U.S. Department of Energy - Energy Efficiency and Renewable Energy

Clean Cities

Green Rides Toolkit Helps National Parks Drive Sustainably (Text Version)

This is a text version of the Green Rides Toolkit Helps National Parks Drive Sustainably video.

CHELSEA HERNANDEZ: Now you just have to carpool.

JIM CHEATHAM: I think that's one of our roles is to really demonstrate environmental leadership and that commitment for the public to consider and to better protect the park as well.

CHELSEA HERNANDEZ: We really need to be the leaders. We can spread that message. w RUDY MARQUEZ: It's a thing we should do just to make sure we're doing the best we can for our environment up here at Rocky.

VIC KNOX: Climate change is already having many impacts on parks across this country. Those impacts include increasing severity of storms, sea level rise, increasing severity of wildfire, impacts on the ecosystems that we're here to preserve, and impacts on cultural resources.

JIM CHEATHAM: We partnered with the Department of Energy and Clean Cities to try to chip away at the impacts and emissions from our own transportation.

CHELSEA HERNANDEZ: The Green Rides Toolkit is a tool for us employees to figure out how to reduce our fuel emissions. So it gives you quick, easy tips about maintenancing your vehicle or not using excess weight in your vehicle when you're driving around.

RUDY MARQUEZ: Increase our fuel economy, go further. A lot of our emissions is due to idling.

JIM CHEATHAM: What that boils down to is advice for driving sensibly and maintaining your vehicle and carpooling.

VIC KNOX: The National Park Service Green Rides Toolkit is on the InsideNPS website. It has ideas for employees, letters that leaders can send out to encourage reducing transportation impacts, success stories from across the country.

DENNIS SMITH: It takes so much effort to keep our national monuments and memorials well groomed and presentable for the public. So it just makes sense for us to do that in a green way and a way that's not dependent on oil and petroleum resources, so that we can show the public how meaningful that is to preserve the national treasures.

JIM CHEATHAM: We're using the Green Rides Toolkit to outreach to both the staff and the public to lower the carbon footprint and emissions from transportation. That's both from our fleet and from the three million visitors that we get into the park.
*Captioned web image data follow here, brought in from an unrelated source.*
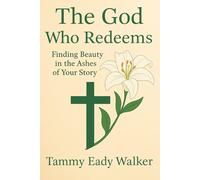 The God Who Redeems: Finding Beauty in the Ashes of Your Story (The Heart of the Father)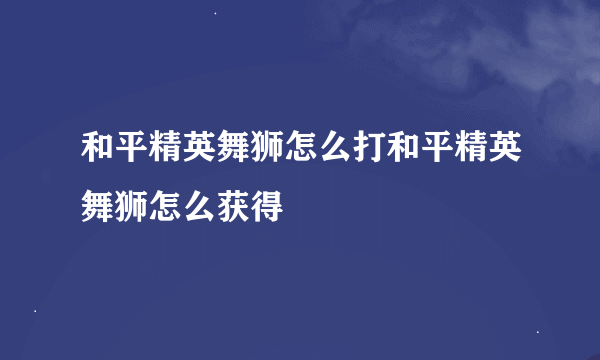 和平精英舞狮怎么打和平精英舞狮怎么获得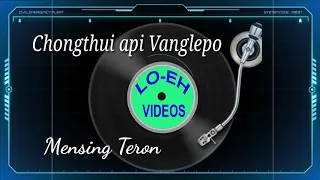 chongthui api vanglepo evergreen karbi old song 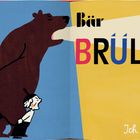 Text: "Bär BRÜLLT. Ich auch."
Illustration eines brüllenden Bären neben einer kleinen Figur.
VIC KNOX: We can make a real difference if we educate our visitors about how they can also reduce the impacts of transportation.

CHELSEA HERNANDEZ: National Park Service employees are definitely one of the credible sources to bring out climate change messages. People are willing to listen to a ranger speak about climate change and maybe even get some tips from that ranger on how to really go back and use these things in their hometowns.

RUDY MARQUEZ: If you don't have to drive, don't drive. If you can walk there, walk. If you can ride your bike, ride your bike, but if you do have to go, take your time. It's not a rush. The slower takeoffs increases your mile per gallon. Easy stops increase your mile per gallon, and you're not really polluting the air as much.

JIM CHEATHAM: We hope that these are examples for the public to adopt as well.

CHELSEA HERNANDEZ: Awesome.

RUDY MARQUEZ: By tomorrow morning or later on, I have about 35 miles to drive fully on electric. That's a great little vehicle.

DENNIS SMITH: If we can get the millions of park visitors to understand they can go home and do the same thing, then it's really a homerun.

VIC KNOX: The choices that you make in your daily lives, big and small, do make a difference. So keep thinking about how we can green our rides and live on this planet more sustainably.

JIM CHEATHAM: My suggestion to other Park Service employees, in light of climate change and decreasing budgets even, is to use their own park operations as an example of environmental leadership to promote sustainability not only at their park but outreaching to the public. It ultimately better protects the park's resources.

CHELSEA HERNANDEZ: They're willing to listen. They come to these natural places. They love the park, and they're going to want to protect it.